### Your objective
Below is a listing; reproduce each line of it exactly.

-------------------------

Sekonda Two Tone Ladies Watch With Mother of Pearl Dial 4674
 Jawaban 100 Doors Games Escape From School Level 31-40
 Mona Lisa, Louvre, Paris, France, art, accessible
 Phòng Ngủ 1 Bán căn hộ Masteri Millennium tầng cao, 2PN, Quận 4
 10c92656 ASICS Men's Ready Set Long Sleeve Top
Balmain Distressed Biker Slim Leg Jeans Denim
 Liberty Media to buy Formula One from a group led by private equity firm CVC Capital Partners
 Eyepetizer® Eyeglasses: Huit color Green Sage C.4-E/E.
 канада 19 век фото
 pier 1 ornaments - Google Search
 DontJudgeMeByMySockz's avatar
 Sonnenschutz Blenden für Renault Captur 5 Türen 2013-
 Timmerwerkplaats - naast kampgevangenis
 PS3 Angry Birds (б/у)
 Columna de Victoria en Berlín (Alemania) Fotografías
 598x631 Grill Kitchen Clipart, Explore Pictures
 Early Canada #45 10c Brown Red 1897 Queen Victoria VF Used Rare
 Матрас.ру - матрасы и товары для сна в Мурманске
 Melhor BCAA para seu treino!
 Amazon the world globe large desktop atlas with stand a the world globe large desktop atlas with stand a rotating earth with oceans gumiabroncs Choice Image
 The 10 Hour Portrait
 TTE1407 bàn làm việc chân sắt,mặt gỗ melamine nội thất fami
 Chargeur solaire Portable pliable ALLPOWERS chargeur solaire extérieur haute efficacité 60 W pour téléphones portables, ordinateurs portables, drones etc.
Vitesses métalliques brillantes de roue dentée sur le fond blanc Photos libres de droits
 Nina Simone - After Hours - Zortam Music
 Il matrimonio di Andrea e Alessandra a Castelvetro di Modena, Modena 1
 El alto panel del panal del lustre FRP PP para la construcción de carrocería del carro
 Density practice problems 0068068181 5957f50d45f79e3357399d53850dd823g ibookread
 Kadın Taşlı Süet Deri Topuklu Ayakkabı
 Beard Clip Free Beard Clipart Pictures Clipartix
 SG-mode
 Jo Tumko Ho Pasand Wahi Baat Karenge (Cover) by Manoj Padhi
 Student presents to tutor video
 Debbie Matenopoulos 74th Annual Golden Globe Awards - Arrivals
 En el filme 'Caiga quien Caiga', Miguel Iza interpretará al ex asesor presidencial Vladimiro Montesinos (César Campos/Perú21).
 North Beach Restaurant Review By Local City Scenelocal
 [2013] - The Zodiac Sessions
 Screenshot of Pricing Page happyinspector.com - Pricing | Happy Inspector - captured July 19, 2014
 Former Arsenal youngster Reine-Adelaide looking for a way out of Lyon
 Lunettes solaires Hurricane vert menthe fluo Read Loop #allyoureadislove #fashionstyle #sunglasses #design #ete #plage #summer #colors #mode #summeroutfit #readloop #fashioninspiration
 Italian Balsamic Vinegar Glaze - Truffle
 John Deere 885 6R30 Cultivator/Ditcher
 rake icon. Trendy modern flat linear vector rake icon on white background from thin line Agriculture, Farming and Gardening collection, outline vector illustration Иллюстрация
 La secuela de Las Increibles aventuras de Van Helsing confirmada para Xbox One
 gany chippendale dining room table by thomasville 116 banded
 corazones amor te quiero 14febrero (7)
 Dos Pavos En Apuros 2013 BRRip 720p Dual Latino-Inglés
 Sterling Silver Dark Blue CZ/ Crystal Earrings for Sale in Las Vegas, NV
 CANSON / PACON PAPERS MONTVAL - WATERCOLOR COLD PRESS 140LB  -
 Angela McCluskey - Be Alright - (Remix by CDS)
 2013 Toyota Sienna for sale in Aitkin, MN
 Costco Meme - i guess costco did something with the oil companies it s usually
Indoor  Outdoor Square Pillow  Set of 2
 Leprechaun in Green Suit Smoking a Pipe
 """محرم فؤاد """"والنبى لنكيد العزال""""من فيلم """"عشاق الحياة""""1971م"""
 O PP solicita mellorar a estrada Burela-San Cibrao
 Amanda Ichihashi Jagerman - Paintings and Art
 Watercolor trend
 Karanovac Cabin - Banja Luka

-------------------------

### Response box
Sekonda Two Tone Ladies Watch With Mother of Pearl Dial 4674
 Jawaban 100 Doors Games Escape From School Level 31-40
 Mona Lisa, Louvre, Paris, France, art, accessible
 Phòng Ngủ 1 Bán căn hộ Masteri Millennium tầng cao, 2PN, Quận 4
 10c92656 ASICS Men's Ready Set Long Sleeve Top
Balmain Distressed Biker Slim Leg Jeans Denim
 Liberty Media to buy Formula One from a group led by private equity firm CVC Capital Partners
 Eyepetizer® Eyeglasses: Huit color Green Sage C.4-E/E.
 канада 19 век фото
 pier 1 ornaments - Google Search
 DontJudgeMeByMySockz's avatar
 Sonnenschutz Blenden für Renault Captur 5 Türen 2013-
 Timmerwerkplaats - naast kampgevangenis
 PS3 Angry Birds (б/у)
 Columna de Victoria en Berlín (Alemania) Fotografías
 598x631 Grill Kitchen Clipart, Explore Pictures
 Early Canada #45 10c Brown Red 1897 Queen Victoria VF Used Rare
 Матрас.ру - матрасы и товары для сна в Мурманске
 Melhor BCAA para seu treino!
 Amazon the world globe large desktop atlas with stand a the world globe large desktop atlas with stand a rotating earth with oceans gumiabroncs Choice Image
 The 10 Hour Portrait
 TTE1407 bàn làm việc chân sắt,mặt gỗ melamine nội thất fami
 Chargeur solaire Portable pliable ALLPOWERS chargeur solaire extérieur haute efficacité 60 W pour téléphones portables, ordinateurs portables, drones etc.
Vitesses métalliques brillantes de roue dentée sur le fond blanc Photos libres de droits
 Nina Simone - After Hours - Zortam Music
 Il matrimonio di Andrea e Alessandra a Castelvetro di Modena, Modena 1
 El alto panel del panal del lustre FRP PP para la construcción de carrocería del carro
 Density practice problems 0068068181 5957f50d45f79e3357399d53850dd823g ibookread
 Kadın Taşlı Süet Deri Topuklu Ayakkabı
 Beard Clip Free Beard Clipart Pictures Clipartix
 SG-mode
 Jo Tumko Ho Pasand Wahi Baat Karenge (Cover) by Manoj Padhi
 Student presents to tutor video
 Debbie Matenopoulos 74th Annual Golden Globe Awards - Arrivals
 En el filme 'Caiga quien Caiga', Miguel Iza interpretará al ex asesor presidencial Vladimiro Montesinos (César Campos/Perú21).
 North Beach Restaurant Review By Local City Scenelocal
 [2013] - The Zodiac Sessions
 Screenshot of Pricing Page happyinspector.com - Pricing | Happy Inspector - captured July 19, 2014
 Former Arsenal youngster Reine-Adelaide looking for a way out of Lyon
 Lunettes solaires Hurricane vert menthe fluo Read Loop #allyoureadislove #fashionstyle #sunglasses #design #ete #plage #summer #colors #mode #summeroutfit #readloop #fashioninspiration
 Italian Balsamic Vinegar Glaze - Truffle
 John Deere 885 6R30 Cultivator/Ditcher
 rake icon. Trendy modern flat linear vector rake icon on white background from thin line Agriculture, Farming and Gardening collection, outline vector illustration Иллюстрация
 La secuela de Las Increibles aventuras de Van Helsing confirmada para Xbox One
 gany chippendale dining room table by thomasville 116 banded
 corazones amor te quiero 14febrero (7)
 Dos Pavos En Apuros 2013 BRRip 720p Dual Latino-Inglés
 Sterling Silver Dark Blue CZ/ Crystal Earrings for Sale in Las Vegas, NV
 CANSON / PACON PAPERS MONTVAL - WATERCOLOR COLD PRESS 140LB  -
 Angela McCluskey - Be Alright - (Remix by CDS)
 2013 Toyota Sienna for sale in Aitkin, MN
 Costco Meme - i guess costco did something with the oil companies it s usually
Indoor  Outdoor Square Pillow  Set of 2
 Leprechaun in Green Suit Smoking a Pipe
 """محرم فؤاد """"والنبى لنكيد العزال""""من فيلم """"عشاق الحياة""""1971م"""
 O PP solicita mellorar a estrada Burela-San Cibrao
 Amanda Ichihashi Jagerman - Paintings and Art
 Watercolor trend
 Karanovac Cabin - Banja Luka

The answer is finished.